Souvenir de Ghila Sroka
Par Lamberto Tassinari
Pour le trentième anniversaire de La Tribune Juive, Ghila m’avait demandé, à moi et à une douzaine d’autres montréalais, d’écrire un texte portant sur son journal. En pensant à elle, un an après sa mort, je publie dans ViceVersa son article.
Au moment de notre rencontre dans les années 1980, en principe, c’est-à-dire idéologiquement, la Tribune Juive et ViceVersa avaient tout pour ne pas s’entendre. La Tribune de Ghila est née en 1982, à une époque où le magazine ViceVersa n’était encore qu’en gestation, lui qui verrait le jour en juin 1983.

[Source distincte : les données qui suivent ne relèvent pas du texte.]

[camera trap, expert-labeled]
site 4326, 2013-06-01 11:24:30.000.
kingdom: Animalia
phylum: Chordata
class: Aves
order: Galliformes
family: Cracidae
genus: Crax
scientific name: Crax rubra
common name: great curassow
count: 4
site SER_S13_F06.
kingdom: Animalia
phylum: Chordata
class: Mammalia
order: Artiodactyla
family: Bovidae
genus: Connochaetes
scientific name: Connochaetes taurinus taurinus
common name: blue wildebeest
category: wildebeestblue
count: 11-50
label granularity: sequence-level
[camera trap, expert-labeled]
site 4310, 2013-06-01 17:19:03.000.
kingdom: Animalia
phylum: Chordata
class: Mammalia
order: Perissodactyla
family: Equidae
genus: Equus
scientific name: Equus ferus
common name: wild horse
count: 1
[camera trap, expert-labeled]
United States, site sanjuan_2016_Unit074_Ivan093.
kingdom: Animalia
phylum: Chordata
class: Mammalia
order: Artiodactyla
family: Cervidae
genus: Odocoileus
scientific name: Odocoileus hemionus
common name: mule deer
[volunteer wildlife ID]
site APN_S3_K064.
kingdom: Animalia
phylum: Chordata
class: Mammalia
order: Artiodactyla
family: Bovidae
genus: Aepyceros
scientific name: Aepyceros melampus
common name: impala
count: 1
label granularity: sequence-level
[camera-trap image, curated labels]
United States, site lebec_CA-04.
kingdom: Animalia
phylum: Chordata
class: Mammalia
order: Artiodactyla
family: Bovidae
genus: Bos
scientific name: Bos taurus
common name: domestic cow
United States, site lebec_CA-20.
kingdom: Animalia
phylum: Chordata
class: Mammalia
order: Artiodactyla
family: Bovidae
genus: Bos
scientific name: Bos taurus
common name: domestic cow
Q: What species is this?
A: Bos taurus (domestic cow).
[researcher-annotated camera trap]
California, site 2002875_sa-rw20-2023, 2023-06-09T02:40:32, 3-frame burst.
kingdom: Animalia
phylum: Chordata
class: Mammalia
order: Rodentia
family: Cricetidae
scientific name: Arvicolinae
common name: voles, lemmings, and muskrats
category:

Remarquez seulement nos titres : de son côté une « tribune », et juive de surcroît, de l’autre un « magazine transculturel » libre de toute appartenance nationale et linguistique — justement, transculturel. En principe, je le répète, nous étions comme l’huile et l’eau : faits pour demeurer séparés. La transculture, en tant que vision du monde, se voulait une anti-idéologie, à tout le moins une négation des idées fortes, de tous les partis pris. Nous proposions non seulement le refus de l’idée même de nationalisme mais aussi celui de toute appartenance ethnique. ViceVersa avait choisi de renoncer au confort de sa propre communauté (qui aurait en principe dû être italienne) et, donc, à un usage exclusif de sa culture et de sa langue maternelles. L’italien était une des langues utilisées à côté du français, de l’anglais et, plus tard, de l’espagnol, sans jouer le jeu de la traduction sinon dans les éditoriaux. Si nous avions eu la même optique que Ghila qui avait choisi une tribune juive pour communiquer avec le monde, nous aurions dû nous identifier comme « Italiens », car nous étions, nous, les cinq fondateurs, tous originaires de l’Italie. Nous étions décidés à en finir avec l’ethnicité, mais il fallut du temps avant que le public comprenne le sens de la « transculture », si jamais cette idée fut comprise… Ce que la Tribune Juive et ViceVersa avaient en commun, en tout cas, c’est certainement ainsi que les Québécois « de souche » nous percevaient, c’était d’être deux publications immigrantes, étrangères, d’impure laine, nées à peu près au même moment dans le Québec postréférendaire.
L’amitié entre nos deux initiatives métèques s’est manifestée poco a poco, en dépit de la différence de notre approche, de nos théories, ce qui, surtout quand on considère cela avec trente ans de recul, est selon moi très beau. La revue et le magazine ont évolué, dialogué et échangé avec à peu près le même lectorat, puisant dans le même bassin démographique montréalais, chacun selon son style. La tribune avec beaucoup de polémiques, à haute voix et en français, avec des majuscules et beaucoup de points d’exclamation. Le magazine avec plus de légèreté, en trois ou quatre langues, en voulant séduire par les images, l’étrange, l’inédit, l’imprévu. D’où vient alors que nous nous soyons rencontrés? Je crois que cette convergence inattendue, aussi improbable que la vie sur Terre, est due au fait que la tribune et le magazine étaient « authentiques ». Malgré la grande différence de style et d’idées aussi, il y avait un fond d’honnêteté et de passion qui m’a progressivement amené à apprécier celle qui a été la responsable, l’animatrice, la force explosive de la Tribune. À un certain moment, je ne me souviens plus exactement quand, j’ai arrêté de fuir Ghila aux lancements, aux rencontres culturelles canoniques durant les années 1990. J’ai compris que le voyage, l’errance et l’exil étaient le socle invisible mais concret sur lequel nos deux initiatives reposaient. C’est cela qui nous a rendus amis, enfin. Ce n’est pas que la tribune et le magazine aient été interchangeables, absolument pas, mais l’écran idéologique qui nous séparait est devenu transparent : la devise de sa Tribune m’est soudainement apparue claire et de son côté, elle, la Tribune-Ghila, s’est reconnue « transculturelle ». Dans le souffle, dans la vie même, nous nous sommes reconnus, identiques dans la différence. Au cours de ces trente ans, Ghila est descendue de sa tribune et a rencontré toute sorte d’humanité par le biais de ses chroniques et débats incendiaires, des Juifs de la diaspora, bien sûr, mais une infinité d’autres personnes — commodes et incommodes — qui ont animé ses pages. C’est comme ça que je l’ai d’abord acceptée et comprise, et ensuite aimée, en réalisant enfin ce que j’avais toujours su mais que j’avais oublié : que juif signifie transculturel et que nos différences ne produisaient pas une opposition mais qu’elles étaient au contraire complémentaires et équivalentes à cause de l’authenticité de nos intentions. C’est cela la beauté dont je parlais.